Swiss scientists say the trigger they have found for narcolepsy, the health disorder that sparks sudden daytime bouts of tiredness or sleep, could open up new avenues for treatment.
The protein, called Trib2, is produced by neurones that also secrete the substance which helps keeps people awake, hypocretin, the researchers at Geneva and Lausanne Universities said in a statement.
Narcolepsy, which affects some 0.05 percent of the population on average, has already been associated with a hypocretin deficiency but the exact cause had never been pinpointed.
The researcher team concluded that narcolepsy was the result of an attack by the body's own immune system, after they found high levels of Trib2 antibodies amongst a sample of 120 narcoleptic patients.

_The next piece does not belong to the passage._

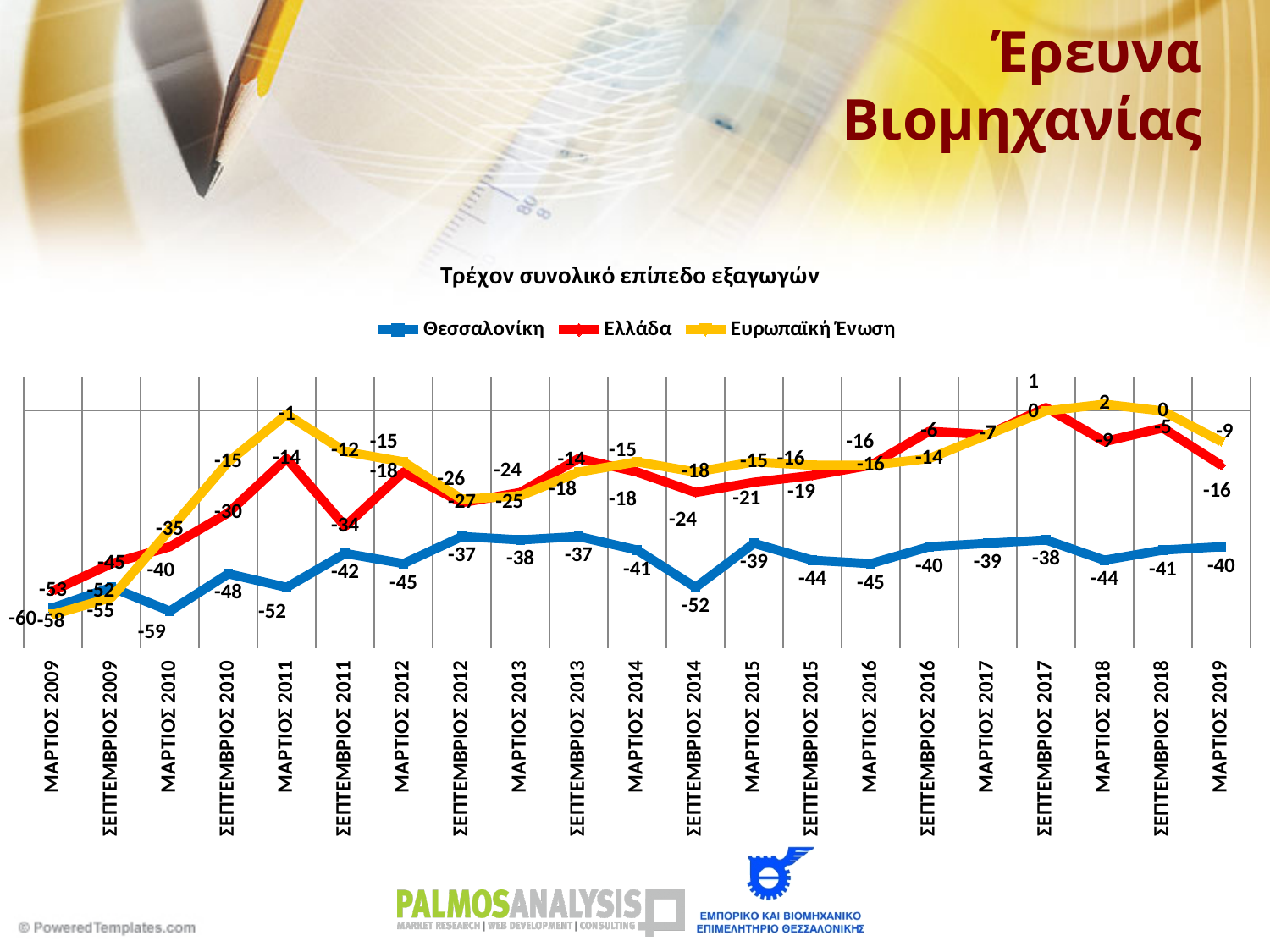
What is the value for Θεσσαλονίκη in ΜΑΡΤΙΟΣ 2010? -59 In ΜΑΡΤΙΟΣ 2011, which series has the higher value, Ελλάδα or Ευρωπαϊκή Ένωση? Ευρωπαϊκή Ένωση What kind of chart is shown on the slide? line chart How many series does the legend list? 3 What is the value for Θεσσαλονίκη in ΜΑΡΤΙΟΣ 2019? -40 What is the value for Ελλάδα in ΜΑΡΤΙΟΣ 2019? -16 At which time point does Ευρωπαϊκή Ένωση reach its highest value? ΜΑΡΤΙΟΣ 2018 What is the difference between the Ελλάδα and Θεσσαλονίκη values in ΜΑΡΤΙΟΣ 2019? 24 What colour is the Ελλάδα line in the chart? red At which time point does Θεσσαλονίκη have its lowest value? ΜΑΡΤΙΟΣ 2010 What is the value for Ευρωπαϊκή Ένωση in ΜΑΡΤΙΟΣ 2018? 2 How many time points are plotted along the x axis? 21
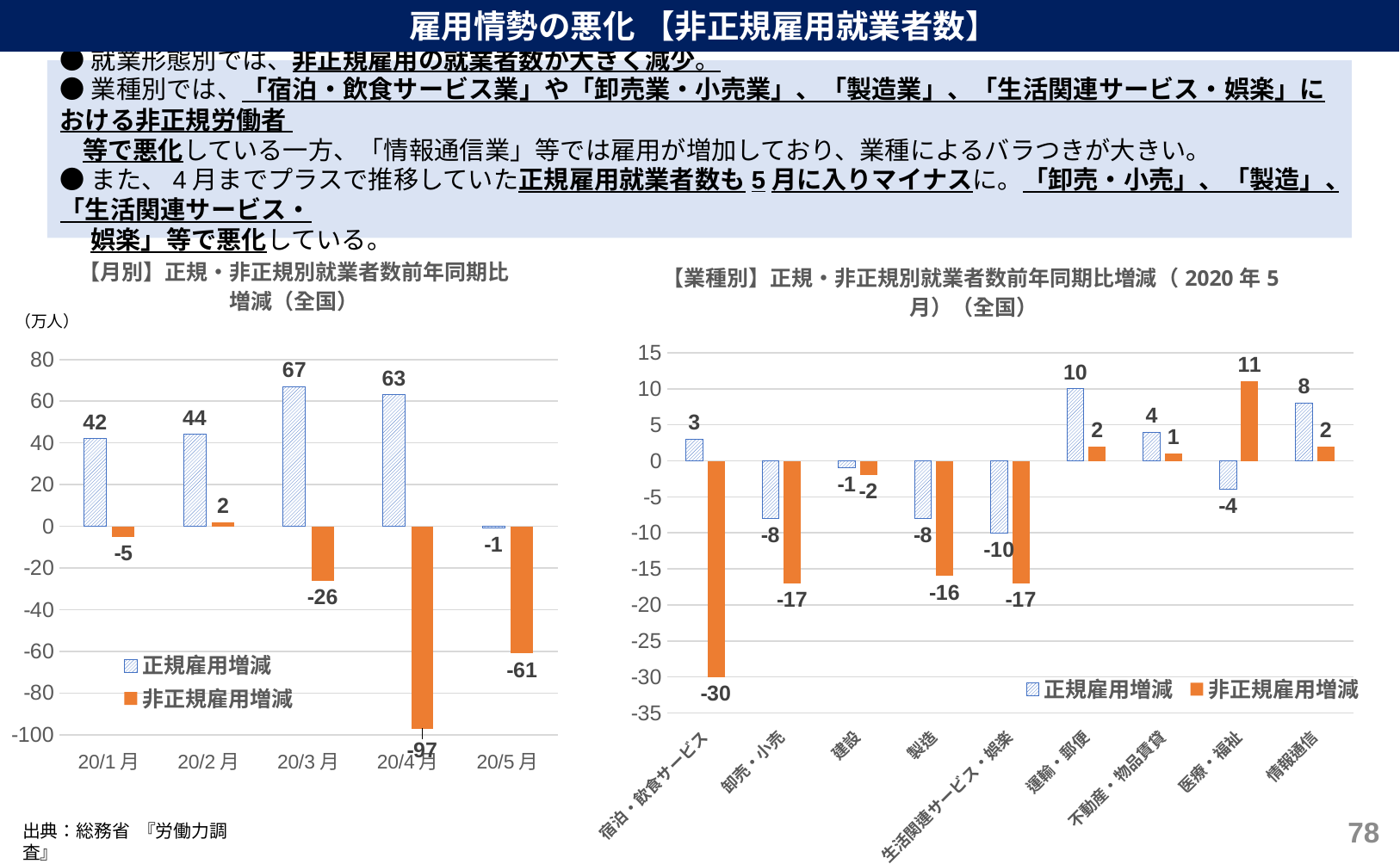
In the right chart (【業種別】), which is larger: 非正規雇用増減 for 卸売・小売 or for 製造? 製造 In the left chart (【月別】), what is the value of 非正規雇用増減 for 20/4月? -97 In the left chart (【月別】), which month has the lowest value for 非正規雇用増減? 20/4月 In the left chart (【月別】), what is the difference between 正規雇用増減 and 非正規雇用増減 for 20/5月? 60 In the right chart (【業種別】), which industry has the highest value for 非正規雇用増減? 医療・福祉 In the right chart (【業種別】), how many industries are shown on the x axis? 9 In the left chart (【月別】), what kind of chart is used? Bar chart In the left chart (【月別】), what is the value of 正規雇用増減 for 20/3月? 67 In the right chart (【業種別】), which industry has the highest value for 正規雇用増減? 運輸・郵便 In the left chart (【月別】), how many months are shown on the x axis? 5 In the right chart (【業種別】), what is the value of 非正規雇用増減 for 宿泊・飲食サービス? -30 In the right chart (【業種別】), how many series does the legend list? 2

The antibodies end up destroying the hypocretic neurones.
Professor Mehdi Tafti, co-director of the sleep laboratory at Vaud University Hospital in Lausanne, said that treatment with immunoglobulin, which is commonly used for auto-immune diseases of the nervous system, had shown "extraordinary results."
The sleep disorder disappeared in most of the patients treated soon after first symptoms, the statement added.
The Swiss researchers hope the discovery could also shed more light on the way the human body handles sleep.
The results were published in the Journal of Clinical Investigation.